Once-daily pazopanib (Votrient) reduced the risk of tumor progression or death by an average of five months, or 54 percent, compared with a placebo pill, according to a study Glaxo submitted as part of its new drug application.

GlaxoSmithKline completed the submission of a new drug application (NDA) to the US Food and Drug Administration (FDA) for pazopanib (Votrient) as an oral therapy for patients with advanced renal cell carcinoma in December 2008.

GlaxoSmithKline also submitted a Marketing Authorisation Application (MAA) to the European Medicines Agency (EMEA) for pazopanib as an oral therapy for patients with advanced and/or metastatic renal cell carcinoma, in March.

Glaxo’s MAA submission on pazopanib is based on positive results from a randomised, double-blind, placebo-controlled Phase III study of pazopanib in treatment-naïve and cytokine-pre-treated patients with advanced renal cell carninoma or kidney cancer.

Pazopanib is also being evaluated as a monotherapy,in combination with targeted therapies and in combination with cytotoxic chemotherapy. More than 2,000 patients have been treated to date in clinical trials.

Renal cell carcinoma is the most common type of kidney cancer.
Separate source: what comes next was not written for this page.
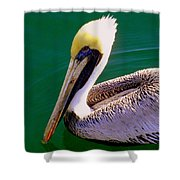 The Happy Pelican Shower Curtain by Karen Wiles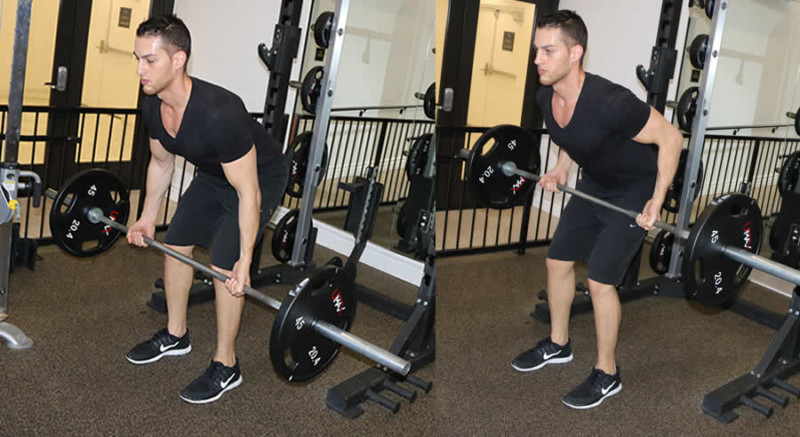 Underhand Barbell Row - The Optimal You | Online Personal ...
The incidence of renal cell carcinoma is rising throughout the world with 208,000 new cases diagnosed annually, and over 100,000 deaths. More than 10 percent of new cases are diagnosed in Western Europe, Glaxo release stated.

In US, an estimated 57,760 new cases of kidney cancer will be diagnosed this year, and almost 13,000 people will die of the disease. Advanced kidney cancer killed about 13,000 people in the U.S. last year, according to the American Cancer Society.

US FDA has approved five new treatments for the disease, including Pfizer’s Sutent and Bayer’s Nexavar, since 2005. Sutent generated revenue of $847 million last year for Pfizer.